From Maggie Barron. You can reach her at maggie[AT]borderstan.com and follow her on Twitter @rookerysf.
I graduated from kindergarten about 25 years ago, yet I still struggle with its central lesson: sharing.
Back in the day, I looked around at the runny-nosed kids mashing together different play-dough colors, breaking the crayons in half and leaving the caps off the glue sticks. “Ownership…” my five-year-old brain thought, “means having all of the crayons.” And thus a little capitalist was born.
A quarter century later, and my way of thinking is showing signs of age. Today, the mark of a savvy city-dweller isn’t how much they own, but how much they can get away with not owning. It’s no longer a virtue to own a car you only use on weekends, or camping equipment you only use once a year.
There’s certainly a lot of sharing going on in DC. We have the best bike sharing system in the country, and are one of the top 5 cities for car sharing. You can share office space, kitchen space, tools with your neighbor – pretty much anything you can think of you can borrow or rent from someone else in DC. As The Atlantic recently put it, collective ownership is “less a fleeting fad and more an essential piece of how we’ll live in an increasingly dense, urbanized world.”
It’s been hard for me to wrap my head around, which is especially embarrassing because my husband actually works for a peer-to-peer car sharing company. As he talks about trust, community-building and cost-savings, I am secretly thinking to myself “Wait, is someone going to be touching my stuff?”
Is there hope for people like me? The truth is, I want to be the kind of person who likes to share. I agree that it uses resources more efficiently, is more economical and provides an opportunity to meet new people, many of whom have probably evolved from their play-dough mashing days.
I am trying to take baby steps. Recently we rented a neighbor’s car for a few hours, and the whole time I felt oddly transgressive, as if I had borrowed it without asking. “They are really just giving us their car? We could be weirdos!” I said. “But we’re not,” answered my husband.

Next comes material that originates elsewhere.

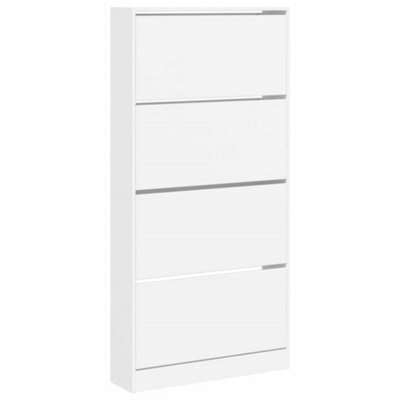 Berkfield Modern Shoe Cabinet With 4 Flip-Drawers White 80X21X163.5 Cm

But we could be, I thought.
We have also signed on to DogVacay, a website that matches people who need dog sitters with others willing to host – sort of the “Airbnb for dogs.” Our first hosting experience, for a shar-pei mix named Howard Zinn, was similar to babysitting for a stranger’s child for five days, and about as much fun. (Howard wasn’t so much into being a member of the sharing economy as he was into drooling and chewing on socks.) It did pay almost $200, though. So mixed success.
But I am going to persevere. While I think that in many cases “sharing” is a misnomer for this new trend (many of the services are really “renting” or “paying someone to do something for you,” which is slightly different), in small doses it might even be good for me. As long as I can still keep my own crayons.